== Records for this exercise

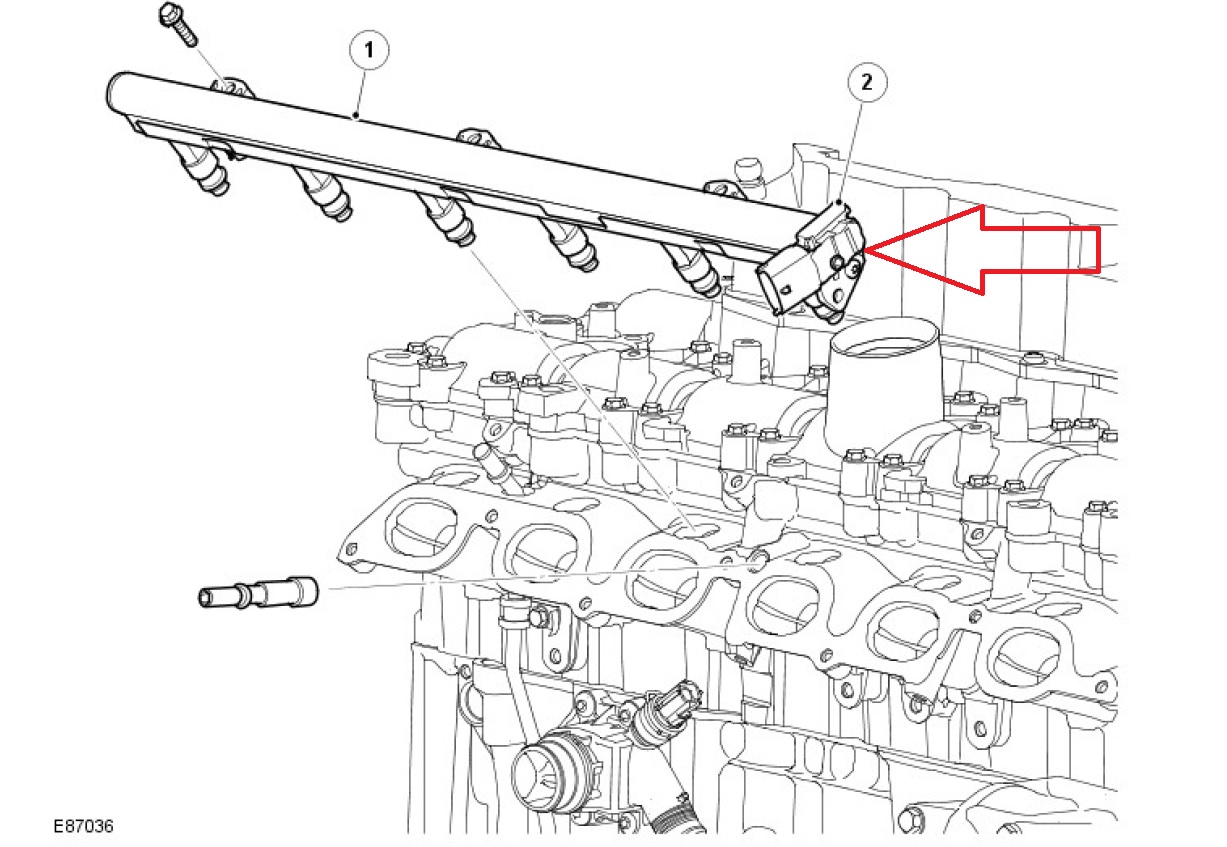 1
2
E87036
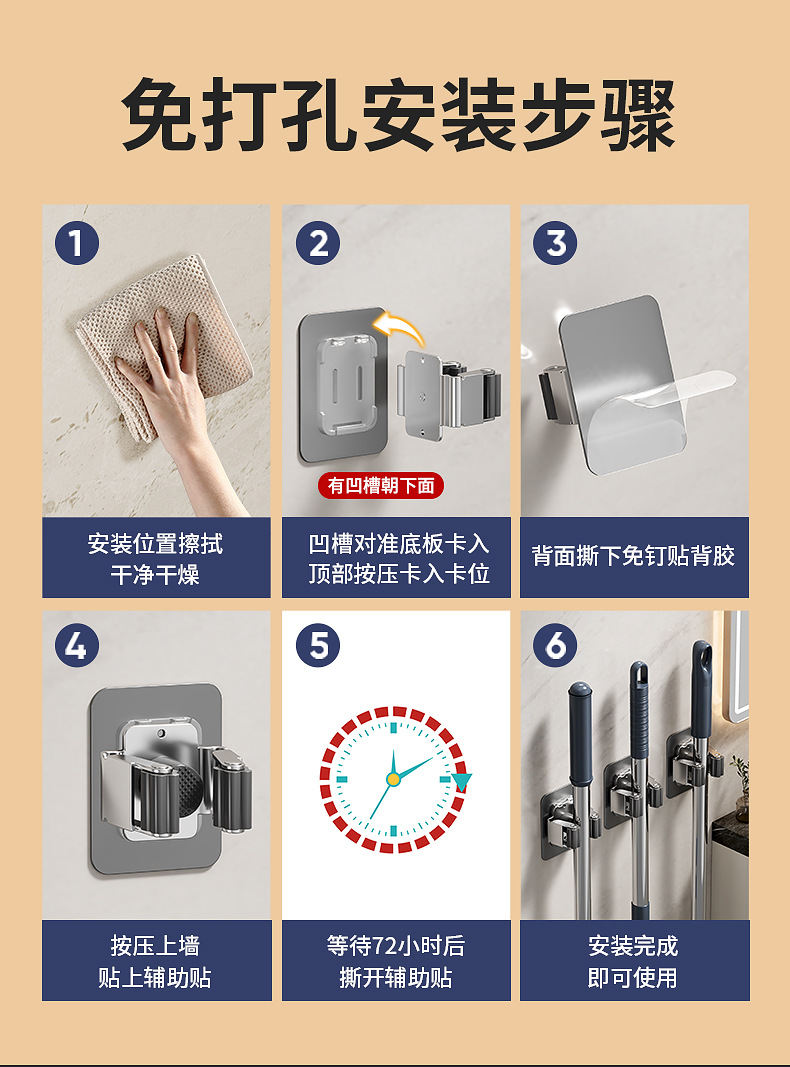 免打孔安装步骤

1
安装位置擦拭
干净干燥

2
有凹槽朝下面
凹槽对准底板卡入
顶部按压卡入卡位

3
背面撕下免钉贴背胶

4
按压上墙
贴上辅助贴

5
等待72小时后
撕开辅助贴

6
安装完成
即可使用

====

**Problem to solve**
Write out every record exactly. Leave the pictures out.

**Solution to this exercise**
 1
2
E87036
 免打孔安装步骤

1
安装位置擦拭
干净干燥

2
有凹槽朝下面
凹槽对准底板卡入
顶部按压卡入卡位

3
背面撕下免钉贴背胶

4
按压上墙
贴上辅助贴

5
等待72小时后
撕开辅助贴

6
安装完成
即可使用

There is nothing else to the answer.